▶ Provided material:
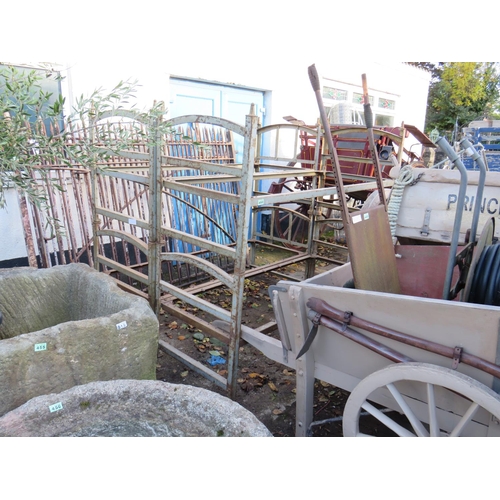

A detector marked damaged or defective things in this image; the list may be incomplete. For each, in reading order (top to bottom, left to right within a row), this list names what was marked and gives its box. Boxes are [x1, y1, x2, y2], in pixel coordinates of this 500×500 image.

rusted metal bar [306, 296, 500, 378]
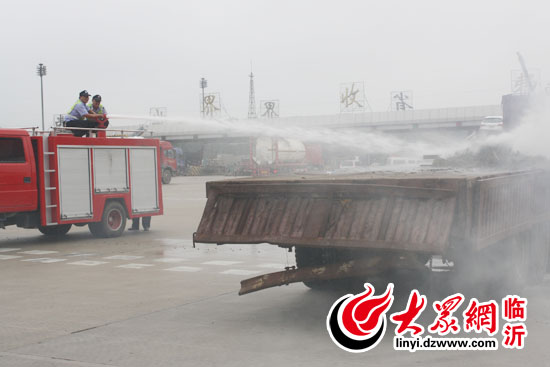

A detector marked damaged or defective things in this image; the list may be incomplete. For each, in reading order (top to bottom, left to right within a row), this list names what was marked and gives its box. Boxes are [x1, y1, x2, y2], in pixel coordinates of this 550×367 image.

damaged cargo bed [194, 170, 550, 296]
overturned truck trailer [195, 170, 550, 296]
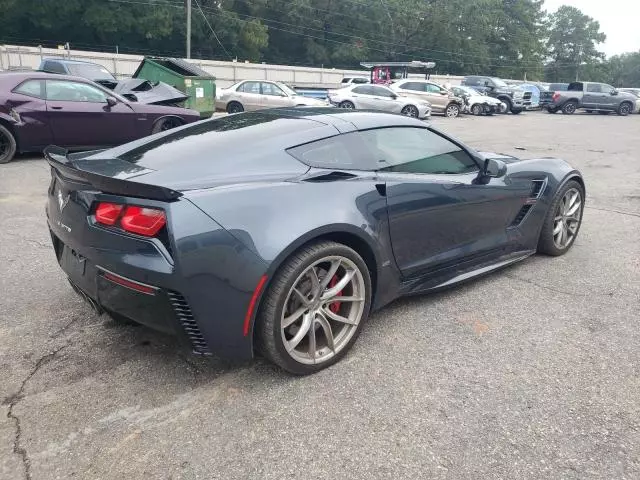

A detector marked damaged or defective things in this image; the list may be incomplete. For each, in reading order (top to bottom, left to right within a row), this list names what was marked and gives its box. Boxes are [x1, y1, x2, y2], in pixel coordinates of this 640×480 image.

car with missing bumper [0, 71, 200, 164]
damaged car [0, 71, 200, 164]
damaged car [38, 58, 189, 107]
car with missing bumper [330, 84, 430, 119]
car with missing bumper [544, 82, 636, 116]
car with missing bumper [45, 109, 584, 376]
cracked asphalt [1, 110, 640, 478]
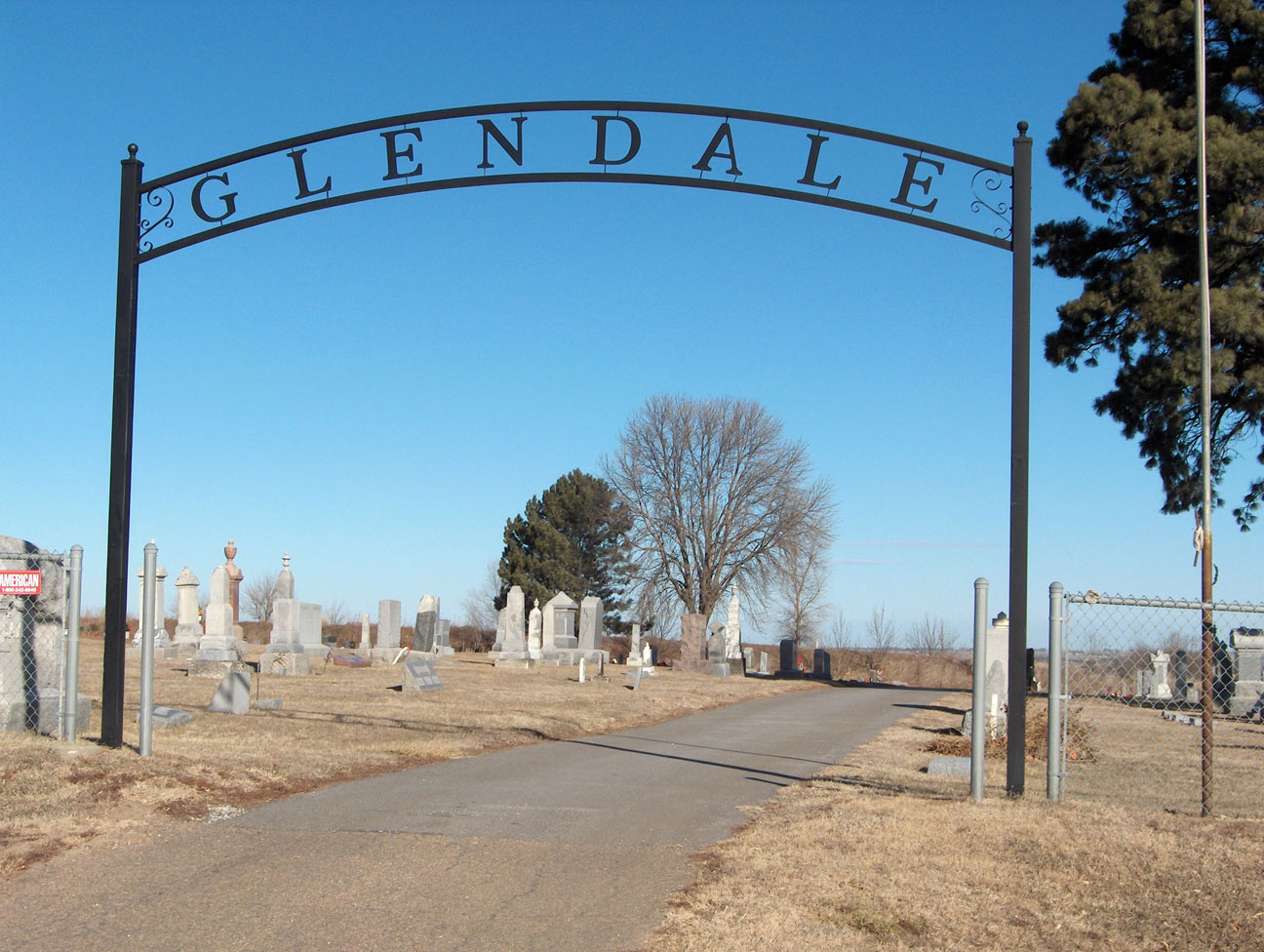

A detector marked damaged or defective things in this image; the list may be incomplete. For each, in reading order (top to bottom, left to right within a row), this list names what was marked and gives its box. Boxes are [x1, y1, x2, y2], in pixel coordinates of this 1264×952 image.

▶ What you should do: Return the text of all four items above word for word, leaving out the pictures.

▶ Solution for this problem:
A detector marked damaged or defective things in this image; the list may be incomplete. For each, in reading order (top to bottom, left to right within a row), this list names what was marked and gives its box. Boxes are [x1, y1, x2, y2], in pixel coordinates of this 500×500 image.

rusted metal bar [306, 296, 500, 378]

A detector marked damaged or defective things in this image; the list may be incomplete. For each, in reading order (top to bottom, left to right within a row), this list names what was marked and gives its box. Boxes are [x1, y1, x2, y2], in pixel coordinates of this 550×367 image.

damaged cargo bed [194, 170, 550, 296]
overturned truck trailer [195, 170, 550, 296]

A detector marked damaged or defective things in this image; the list may be incomplete. For each, in reading order (top to bottom, left to right within a row), this list names what was marked and gives its box. Boxes are [x1, y1, x2, y2], in pixel coordinates of this 640×480 image.

car with missing bumper [0, 71, 200, 164]
damaged car [0, 71, 200, 164]
damaged car [38, 58, 189, 107]
car with missing bumper [330, 84, 430, 119]
car with missing bumper [544, 82, 636, 116]
car with missing bumper [45, 109, 584, 376]
cracked asphalt [1, 110, 640, 478]

A detector marked damaged or defective things in this image; the list may be incomplete. For each, in reading order (top to bottom, left to right within a row), this list names what was marked and gives its box. Boxes are [x1, y1, x2, y2], in pixel coordinates of this 1264×952 image.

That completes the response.